Les solitudes de la vie
par Jonathan HANLEY1
Les solitudes de la vie : une réponse pastorale
Le responsable d’église qui aborde la question de la solitude dispose d’un atout considérable : il en a certainement fait l’expérience. La solitude n’épargne personne. Tôt ou tard, à des degrés divers, elle nous affecte tous. Toutefois, que dire à l’homme ou la femme qui exprime une souffrance due à la solitude et qui s’attend à ce que le pasteur, l’ancien, l’église ou la Bible lui, apporte du réconfort ?
Dans cet article, je commence par aborder brièvement la question de la solitude dans les Ecritures.

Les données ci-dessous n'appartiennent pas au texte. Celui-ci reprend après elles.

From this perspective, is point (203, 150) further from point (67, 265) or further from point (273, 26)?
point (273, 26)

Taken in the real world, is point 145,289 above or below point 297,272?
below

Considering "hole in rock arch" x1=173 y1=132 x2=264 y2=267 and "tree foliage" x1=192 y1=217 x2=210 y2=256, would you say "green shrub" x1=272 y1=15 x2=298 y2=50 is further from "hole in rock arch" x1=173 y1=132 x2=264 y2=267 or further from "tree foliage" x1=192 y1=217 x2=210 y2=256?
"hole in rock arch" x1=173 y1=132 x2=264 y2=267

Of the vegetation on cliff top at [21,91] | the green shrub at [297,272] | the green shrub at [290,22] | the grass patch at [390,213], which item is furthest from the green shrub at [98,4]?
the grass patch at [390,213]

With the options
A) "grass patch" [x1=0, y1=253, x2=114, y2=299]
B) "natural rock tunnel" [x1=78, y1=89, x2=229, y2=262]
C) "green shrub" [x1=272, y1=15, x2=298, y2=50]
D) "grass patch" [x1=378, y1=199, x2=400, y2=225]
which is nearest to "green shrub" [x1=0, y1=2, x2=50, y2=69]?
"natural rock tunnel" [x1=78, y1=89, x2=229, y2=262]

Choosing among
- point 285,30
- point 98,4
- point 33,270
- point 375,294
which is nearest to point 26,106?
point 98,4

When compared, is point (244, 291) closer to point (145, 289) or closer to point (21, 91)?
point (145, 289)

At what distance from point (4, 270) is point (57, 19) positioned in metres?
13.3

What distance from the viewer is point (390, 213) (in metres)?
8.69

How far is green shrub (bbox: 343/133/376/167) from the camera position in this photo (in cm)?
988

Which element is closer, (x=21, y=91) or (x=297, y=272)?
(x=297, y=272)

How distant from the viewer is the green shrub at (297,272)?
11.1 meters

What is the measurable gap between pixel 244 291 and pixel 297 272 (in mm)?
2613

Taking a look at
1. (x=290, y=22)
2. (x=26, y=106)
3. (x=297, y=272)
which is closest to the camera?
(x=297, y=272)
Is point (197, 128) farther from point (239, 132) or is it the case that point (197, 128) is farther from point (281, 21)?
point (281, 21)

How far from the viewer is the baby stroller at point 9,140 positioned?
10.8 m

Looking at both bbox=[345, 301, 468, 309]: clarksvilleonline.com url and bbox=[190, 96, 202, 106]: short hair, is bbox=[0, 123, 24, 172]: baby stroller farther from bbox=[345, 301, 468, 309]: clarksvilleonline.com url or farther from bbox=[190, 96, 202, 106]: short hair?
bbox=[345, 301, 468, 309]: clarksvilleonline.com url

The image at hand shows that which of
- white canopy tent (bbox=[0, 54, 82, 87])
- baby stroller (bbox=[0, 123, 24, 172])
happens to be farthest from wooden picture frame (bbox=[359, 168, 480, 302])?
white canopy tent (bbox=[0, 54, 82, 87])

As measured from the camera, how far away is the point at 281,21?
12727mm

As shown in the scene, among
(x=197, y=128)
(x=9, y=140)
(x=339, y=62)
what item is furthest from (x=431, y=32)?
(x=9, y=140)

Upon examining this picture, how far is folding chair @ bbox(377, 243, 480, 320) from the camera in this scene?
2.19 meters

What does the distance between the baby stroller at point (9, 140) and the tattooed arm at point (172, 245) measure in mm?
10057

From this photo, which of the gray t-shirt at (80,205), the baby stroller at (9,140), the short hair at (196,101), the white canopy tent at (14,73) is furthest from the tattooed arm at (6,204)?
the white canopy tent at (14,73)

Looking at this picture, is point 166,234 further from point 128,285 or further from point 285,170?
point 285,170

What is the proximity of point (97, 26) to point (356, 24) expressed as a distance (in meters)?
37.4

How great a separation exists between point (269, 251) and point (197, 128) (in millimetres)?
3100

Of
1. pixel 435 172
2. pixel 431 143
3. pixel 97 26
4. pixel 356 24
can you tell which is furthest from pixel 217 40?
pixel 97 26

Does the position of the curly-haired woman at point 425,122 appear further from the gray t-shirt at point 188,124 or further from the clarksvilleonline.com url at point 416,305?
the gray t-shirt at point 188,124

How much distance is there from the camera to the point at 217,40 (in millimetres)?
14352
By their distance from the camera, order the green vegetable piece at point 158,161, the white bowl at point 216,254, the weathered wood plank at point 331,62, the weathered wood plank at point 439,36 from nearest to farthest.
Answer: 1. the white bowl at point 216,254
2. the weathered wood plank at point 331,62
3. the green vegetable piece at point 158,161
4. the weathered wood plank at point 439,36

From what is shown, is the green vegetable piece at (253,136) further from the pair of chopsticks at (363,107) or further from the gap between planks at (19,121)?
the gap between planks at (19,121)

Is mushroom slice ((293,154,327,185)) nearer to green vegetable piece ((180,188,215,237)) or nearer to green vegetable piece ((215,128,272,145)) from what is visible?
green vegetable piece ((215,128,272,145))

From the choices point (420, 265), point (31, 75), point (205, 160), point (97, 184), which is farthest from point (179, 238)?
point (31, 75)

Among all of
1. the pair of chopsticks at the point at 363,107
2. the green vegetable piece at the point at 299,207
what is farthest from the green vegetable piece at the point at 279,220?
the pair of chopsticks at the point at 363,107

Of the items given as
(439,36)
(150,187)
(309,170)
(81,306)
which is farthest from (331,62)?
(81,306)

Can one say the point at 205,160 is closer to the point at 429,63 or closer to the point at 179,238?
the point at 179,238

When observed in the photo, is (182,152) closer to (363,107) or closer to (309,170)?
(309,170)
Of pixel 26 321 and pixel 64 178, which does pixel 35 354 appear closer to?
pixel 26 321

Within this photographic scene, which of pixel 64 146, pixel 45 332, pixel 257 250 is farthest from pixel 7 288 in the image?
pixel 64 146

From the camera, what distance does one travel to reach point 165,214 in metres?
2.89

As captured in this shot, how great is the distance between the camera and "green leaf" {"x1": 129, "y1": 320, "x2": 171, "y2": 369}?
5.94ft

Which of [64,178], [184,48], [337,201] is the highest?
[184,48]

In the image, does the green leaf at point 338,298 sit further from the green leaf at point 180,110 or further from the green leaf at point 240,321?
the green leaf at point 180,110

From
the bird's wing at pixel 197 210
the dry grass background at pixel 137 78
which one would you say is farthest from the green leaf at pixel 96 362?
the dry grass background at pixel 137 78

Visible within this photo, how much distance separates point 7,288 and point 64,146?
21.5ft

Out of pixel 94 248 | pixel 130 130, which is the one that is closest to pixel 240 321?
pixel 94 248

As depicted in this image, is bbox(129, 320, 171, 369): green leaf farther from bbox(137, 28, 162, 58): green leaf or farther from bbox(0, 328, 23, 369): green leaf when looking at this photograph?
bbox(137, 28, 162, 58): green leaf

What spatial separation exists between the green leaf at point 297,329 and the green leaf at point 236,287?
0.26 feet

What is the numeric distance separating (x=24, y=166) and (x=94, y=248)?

J’évoque ensuite deux causes principales de solitude dans la vie contemporaine : la vision de l’individu et le péché, en suggérant des approches pastorales concrètes. Je termine par un regard jeté sur les atouts de nos églises locales pour résoudre ce problème.
Comment la Bible parle-t-elle de la solitude ?
La Bible ne mentionne pas souvent la solitude, si ce n’est dans le cadre d’une punition qui résulterait de l’infidélité à Dieu 2. L’Ecclésiaste dépeint la solitude comme une remise en question de la raison de vivre 3. Les textes de la Genèse, fondateurs de notre anthropologie chrétienne, rapportent la déclaration divine « II n’est pas bon que l’homme soit seul »4. La solitude vécue comme un sentiment de souffrance individuelle est peu présente dans les pages de l’Ecriture.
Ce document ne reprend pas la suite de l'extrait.